Permasalahan nikah beda agama sebenarnya sudah lama difatwakan oleh Majelis Ulama Indonesia (MUI) Pusat.
Musyawarah Nasional II tanggal 11-17 Rajab 1400 H, bertepatan dengan tanggal 26 Mei-1 Juni 1980 M telah mengeluarkan fatwa haram perkawinan campuran atau nikah beda agama.
Saat itu ketua MUI Pusat, Buya HAMKA -rahimahullah- yang menandatangani fatwa tersebut, berikut ini selengkapnya:
PERKAWINAN CAMPURAN
بسم الله الرحمن الرحيم
Majelis Ulama Indonesia dalam Musyawarah Nasional II tanggal 11-17 Rajab 1400 H, bertepatan dengan tanggal 26 Mei-1 Juni 1980 M, setelah:Mengingat :
1. Firman Allah :
وَلَا تَنْكِحُوا الْمُشْرِكَاتِ حَتَّى
يُؤْمِنَّ وَلَأَمَةٌ مُؤْمِنَةٌ خَيْرٌ مِنْ مُشْرِكَةٍ وَلَوْ
أَعْجَبَتْكُمْ وَلَا تُنْكِحُوا الْمُشْرِكِينَ حَتَّى يُؤْمِنُوا
وَلَعَبْدٌ مُؤْمِنٌ خَيْرٌ مِنْ مُشْرِكٍ وَلَوْ أَعْجَبَكُمْ أُولَئِكَ
يَدْعُونَ إِلَى النَّارِ وَاللَّهُ يَدْعُو إِلَى الْجَنَّةِ
وَالْمَغْفِرَةِ بِإِذْنِهِ وَيُبَيِّنُ آيَاتِهِ لِلنَّاسِ لَعَلَّهُمْ
يَتَذَكَّرُونَ (البقرة : 221
“Dan janganlah kamu nikahi wanita-wanita musyrik, sebelum mereka
beriman. Sesungguhnya wanita budak yang mu’min lebih baik dari wanita
musyrik, walaupun dia menarik hatimu. Dan janganlah kamu menikahkan
orang-orang musyrik (dengan wanita-wanita mu’min) sebelum mereka
beriman. Sesungguhnya budak yang mu’min lebih baik dari orang musyrik
walaupun dia menarik hatimu. Mereka mengajak ke neraka, sedang Allah
mengajak ke surga dan ampunan dengan izin-Nya. Dan Allah menerangkan
ayat-ayat-Nya (perintah-perintah-Nya) kepada manusia supaya mereka
mengambil pelajaran.” (QS. al-Baqarah [2]: 221).

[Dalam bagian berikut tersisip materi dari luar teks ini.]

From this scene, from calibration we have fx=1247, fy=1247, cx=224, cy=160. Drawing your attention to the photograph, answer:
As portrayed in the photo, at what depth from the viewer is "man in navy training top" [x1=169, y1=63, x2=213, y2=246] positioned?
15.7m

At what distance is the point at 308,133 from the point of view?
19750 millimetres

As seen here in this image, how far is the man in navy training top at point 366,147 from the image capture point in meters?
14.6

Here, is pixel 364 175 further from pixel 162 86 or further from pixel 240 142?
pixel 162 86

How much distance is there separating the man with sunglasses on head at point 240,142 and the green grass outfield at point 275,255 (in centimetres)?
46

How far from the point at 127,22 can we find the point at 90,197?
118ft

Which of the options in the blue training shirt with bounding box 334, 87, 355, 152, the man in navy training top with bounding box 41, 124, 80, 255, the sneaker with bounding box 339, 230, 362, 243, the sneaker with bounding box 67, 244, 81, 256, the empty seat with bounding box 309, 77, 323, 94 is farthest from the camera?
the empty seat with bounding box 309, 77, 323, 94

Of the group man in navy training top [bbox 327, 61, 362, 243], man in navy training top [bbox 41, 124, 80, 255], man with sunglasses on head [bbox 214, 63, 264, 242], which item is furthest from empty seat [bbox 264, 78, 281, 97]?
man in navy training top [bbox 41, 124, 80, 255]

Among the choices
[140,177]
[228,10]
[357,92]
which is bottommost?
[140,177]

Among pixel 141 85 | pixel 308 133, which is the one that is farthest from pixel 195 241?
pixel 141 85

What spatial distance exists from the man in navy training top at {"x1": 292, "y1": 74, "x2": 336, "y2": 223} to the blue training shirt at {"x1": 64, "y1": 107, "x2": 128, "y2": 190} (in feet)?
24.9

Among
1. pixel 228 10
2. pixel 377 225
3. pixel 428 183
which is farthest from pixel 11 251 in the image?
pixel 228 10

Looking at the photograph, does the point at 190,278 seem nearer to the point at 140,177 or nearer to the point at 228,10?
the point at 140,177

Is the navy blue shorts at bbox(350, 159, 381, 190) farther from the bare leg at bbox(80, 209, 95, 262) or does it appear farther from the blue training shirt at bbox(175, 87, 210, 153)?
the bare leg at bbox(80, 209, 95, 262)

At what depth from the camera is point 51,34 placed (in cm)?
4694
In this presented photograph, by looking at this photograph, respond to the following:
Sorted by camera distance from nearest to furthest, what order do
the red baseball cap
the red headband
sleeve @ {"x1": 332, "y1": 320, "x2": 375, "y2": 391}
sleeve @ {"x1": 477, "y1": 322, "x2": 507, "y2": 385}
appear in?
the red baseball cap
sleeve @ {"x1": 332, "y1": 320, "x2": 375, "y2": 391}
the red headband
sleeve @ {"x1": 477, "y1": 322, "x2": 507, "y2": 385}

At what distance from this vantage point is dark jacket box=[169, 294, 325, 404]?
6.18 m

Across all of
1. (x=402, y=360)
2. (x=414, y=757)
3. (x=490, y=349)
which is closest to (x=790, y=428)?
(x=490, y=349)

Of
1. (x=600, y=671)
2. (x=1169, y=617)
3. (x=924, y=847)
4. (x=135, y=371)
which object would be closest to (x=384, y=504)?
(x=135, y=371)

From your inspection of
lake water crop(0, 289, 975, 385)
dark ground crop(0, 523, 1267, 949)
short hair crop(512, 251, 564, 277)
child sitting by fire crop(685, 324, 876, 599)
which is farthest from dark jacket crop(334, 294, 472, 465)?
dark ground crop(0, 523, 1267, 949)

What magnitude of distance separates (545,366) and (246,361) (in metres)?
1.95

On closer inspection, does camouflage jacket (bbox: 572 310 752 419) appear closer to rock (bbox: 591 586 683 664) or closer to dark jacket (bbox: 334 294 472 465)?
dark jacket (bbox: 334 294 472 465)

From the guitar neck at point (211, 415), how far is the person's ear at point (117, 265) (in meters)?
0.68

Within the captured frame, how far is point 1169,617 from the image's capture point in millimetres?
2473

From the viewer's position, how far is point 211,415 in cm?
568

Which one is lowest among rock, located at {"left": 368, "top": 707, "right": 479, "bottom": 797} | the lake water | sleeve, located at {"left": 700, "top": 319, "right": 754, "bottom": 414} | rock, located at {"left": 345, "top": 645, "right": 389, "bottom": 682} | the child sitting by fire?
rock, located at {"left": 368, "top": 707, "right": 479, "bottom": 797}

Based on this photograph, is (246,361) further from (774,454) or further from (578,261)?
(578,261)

وَالْمُحْصَنَاتُ مِنَ الْمُؤْمِنَاتِ
وَالْمُحْصَنَاتُ مِنَ الَّذِينَ أُوتُوا الْكِتَابَ مِنْ قَبْلِكُمْ إِذَا
آتَيْتُمُوهُنَّ أُجُورَهُنَّ مُحْصِنِينَ غَيْرَ مُسَافِحِينَ وَلَا
مُتَّخِذِي أَخْدَانٍ وَمَنْ يَكْفُرْ بِالْإِيمَانِ فَقَدْ حَبِطَ
عَمَلُهُ وَهُوَ فِي الْآخِرَةِ مِنَ الْخَاسِرِينَ (المائدة : 5
“…(Dan dihalalkan mengawini) wanita-wanita yang menjaga
kehormatan di antara wanita yangberiman dan wanita-wanita yang menjaga
kehormatan di antara wanita yang diberi Al-Kitab (Ahlu Kitab) sebelum
kamu, bila kamu telah membayar maskawin mereka dengan maksud
menikahinya, tidak dengan maksud berzina dan tidak (pula) menjadikannya
gundik-gundik. Barang siapa yang kafir sesudah beriman (tidak menerima
hukum-hukum Islam) maka hapuslah amal-amalnya dan ia di akhirat termasuk
orang-orang merugi.” (QS. Al-Maidah[5]:5)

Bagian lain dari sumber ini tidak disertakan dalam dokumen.